- Text provided -
++++++++++++++++++++
On the other sideline, Cincinnati has offensive line troubles of their own. This past offseason, they didn’t resign their two best linemen. They lost Andrew Whitworth to St. Louis and Kevin Zeitler to Cleveland. Their best remaining lineman is center Russell Bodine, and Clint Boling can mash in the run game some. The rest are gruesome. Tre Hopkins is still unknown, and the Bengals’ tackles would fit right in playing for Houston. Andy Dalton was terrorized by Terrell Suggs last week and his cause for heartache was left tackle Cedric Ogbuehi, who is one of the worst left tackles in the league. Right tackle Jake Fisher isn’t that much better.
It’s going to be gross. You could find better offensive line play at the middle school where teenagers do up-downs in sticker fields as they learn what it is to be a man in sweltering Texas Chainsaw Massacre heat.
2.) Under Pressure
For the Texans, this is the key to their game. As J.J. Watt once said, they need make the Red Rifle look like a Red Ryder BB gun. So lame. Andy Dalton has trouble against pressure. For example, last season he was sacked 41 times and pressured on 22.5% of his dropbacks. He finished with a DVOA of 54.8% without pressure and a DVOA of -77.7% with pressure. That’s a difference of -132.6%, which was the 28th worst mark in the NFL.
Against Jacksonville, Houston wasn’t able to get to Blake Bortles much. They were occupied by a power run scheme led by Leonard Fournette and company. When it came time to bring it on third down, it was all comfy and cozy for Blake Bortles. That can’t happen this week. Houston needs to terrorize Dalton like they did in 2015 and 2016.
This is how the Ravens blanked the Bengals in Week One. Well, that and red zone turnovers. What Baltimore did was get pressure every time Dalton dropped back for longer than three steps. On earlier downs and shorter distances, the Ravens dropped edge rushers and linebackers into coverage to sit and get in the way of quick passing routes, routes like slants, drags, and curls. Unable to deal with that, Dalton was left festering and covered in fleas.
Look for Houston to try and put some of the same principles in place tomorrow night. Jadeveon Clowney and Whitney Mercilus may drop back in coverage, and Houston should run more zone coverage than usual. More than anything, they have to treat the line of scrimmage and the Bengals’ offensive line like an obstacle and not an impassable barrier.
3.) “Skill Players”
The reason why the Bengals’ offensive line is barren and has gone from one of the strengths of this team to a sad example of the passage of time and the forced distribution of resources is that Cincinnati doubled down on skill players. They let their offensive linemen walk and drafted John Ross and Joe Mixon instead.
++++++++++++++++++++
- Provided records -
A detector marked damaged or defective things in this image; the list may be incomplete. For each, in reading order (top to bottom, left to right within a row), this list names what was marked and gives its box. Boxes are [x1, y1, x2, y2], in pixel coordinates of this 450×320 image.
++++++++++++++++++++
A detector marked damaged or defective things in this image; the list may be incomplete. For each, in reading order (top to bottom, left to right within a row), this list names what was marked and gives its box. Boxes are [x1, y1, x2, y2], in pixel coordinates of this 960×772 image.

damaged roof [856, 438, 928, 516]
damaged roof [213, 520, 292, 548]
++++++++++++++++++++
Answer these questions using the Bengals game preview.
1. Which team did Andrew Whitworth go to?
2. How many times was Andy Dalton sacked last season?
3. Which two players did Cincinnati draft instead of keeping its offensive linemen?

- Task response -
1. St. Louis
2. 41 times
3. John Ross and Joe Mixon